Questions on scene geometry

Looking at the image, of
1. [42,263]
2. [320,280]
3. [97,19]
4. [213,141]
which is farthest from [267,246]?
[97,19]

◆ Task prompt ◆
Rewrite every line of the entries above, requests included, scaling each coordinate in the answers by 0.7 and rounding to the nearest whole number, with halves rounded up. Leave all numbers in the requests unchanged.

◆ Response to this task ◆
Looking at the image, of
1. [42,263]
2. [320,280]
3. [97,19]
4. [213,141]
which is farthest from [267,246]?
[68,13]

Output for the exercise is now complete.